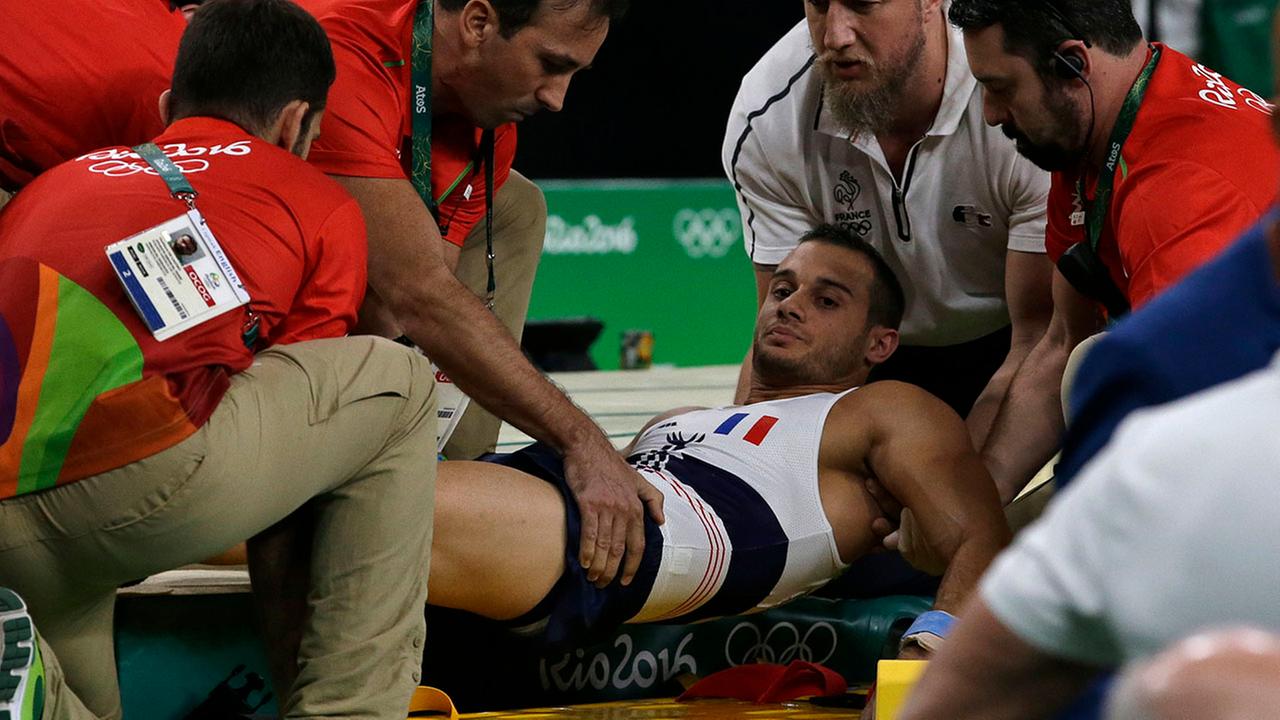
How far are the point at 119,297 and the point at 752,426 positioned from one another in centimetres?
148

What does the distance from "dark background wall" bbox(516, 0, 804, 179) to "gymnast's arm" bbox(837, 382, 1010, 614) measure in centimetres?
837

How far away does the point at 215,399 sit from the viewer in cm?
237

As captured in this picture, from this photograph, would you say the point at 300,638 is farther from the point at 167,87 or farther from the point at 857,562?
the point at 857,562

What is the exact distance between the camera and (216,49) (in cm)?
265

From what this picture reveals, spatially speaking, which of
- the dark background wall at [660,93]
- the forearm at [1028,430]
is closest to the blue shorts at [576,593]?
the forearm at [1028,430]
============================================================
Aim> Exclude the pictures and transcribe all of the entries exactly.

Reply to the task>
How far are the point at 119,297 and the point at 752,426 positioned from one another in centimetres?
148

What does the distance from "dark background wall" bbox(516, 0, 804, 179) to "gymnast's arm" bbox(837, 382, 1010, 614) measure in centimetres?
837

How far away does the point at 215,399 sit from the viewer in cm?
237

As captured in this picture, from this photograph, would you say the point at 300,638 is farther from the point at 167,87 or farther from the point at 857,562?
the point at 857,562

What is the exact distance between the camera and (216,49) (in cm)?
265

From what this picture reveals, spatially speaking, which of
- the dark background wall at [660,93]
- the forearm at [1028,430]
is closest to the blue shorts at [576,593]?
the forearm at [1028,430]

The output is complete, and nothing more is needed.